WORK TO DO
Answer these questions about the passage on reaching 30:
1. At what age does the passage say the frightening phenomenon is first encountered?
2. Where does the bank-teller look as though he should still be?
3. What is the speaker sitting on when the young fellow begins to move closer?

EXCERPT TO READ

########

Once you reach 30 and beyond, you encounter a very frightening phenomena.
At first you hardly notice it. Don’t want to notice it. Can’t accept
that it’s happening. But little by little, recognition dawns – as does the
shock.
First there’s your hairdresser, whose blank eyes seem to be focused on
anything but your dyed locks her practiced hands are dressing.
Then there’s the bank-teller, looking as though he should still be at
school, explaining to you the finer points of banking procedure too loudly and
too clearly, almost as if he thinks you’ve just dropped in on planet earth and
banking is a novelty to you.
And then, the bitterest blow of all.
You’re sitting on a bar stool, new hair-do, new outfit, looking
absolutely drop-down gorgeous, when you see this young fellow smiling warmly as
he begins to move in your direction. In the middle of your own gratified
answering smile, you realize with horror, that he’s smiling at your neighbour.

########

DATASET ENTRIES
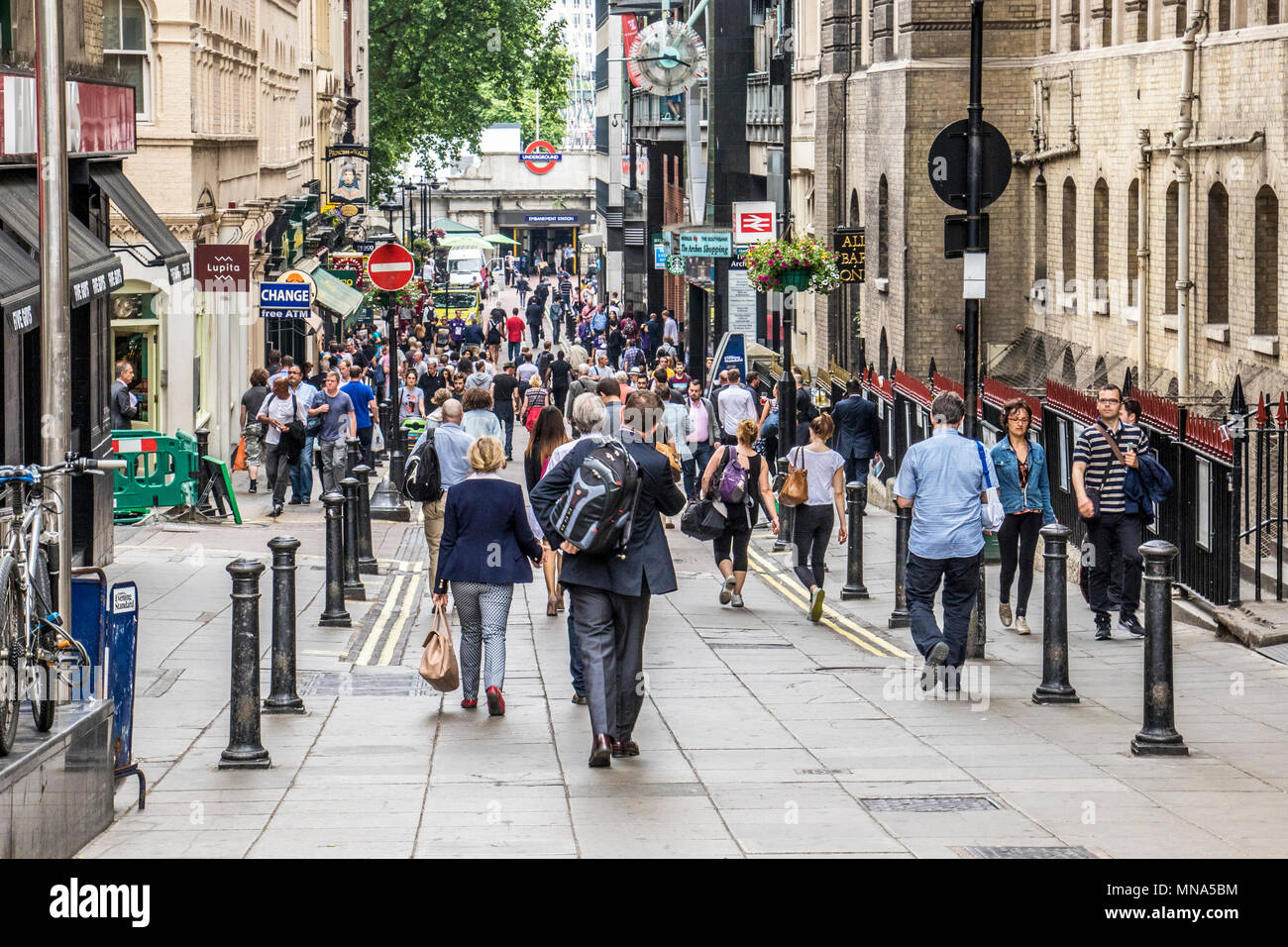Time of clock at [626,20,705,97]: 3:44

########

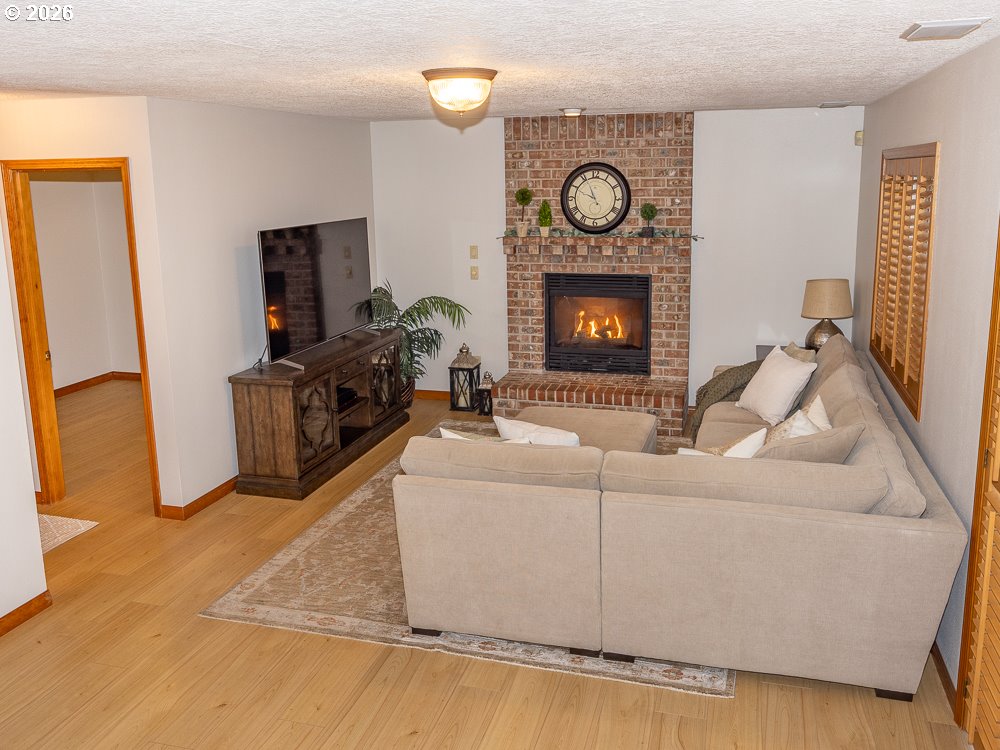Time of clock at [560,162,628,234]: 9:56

########

FINAL RESULT
1. At 30 and beyond.
2. At school.
3. A bar stool.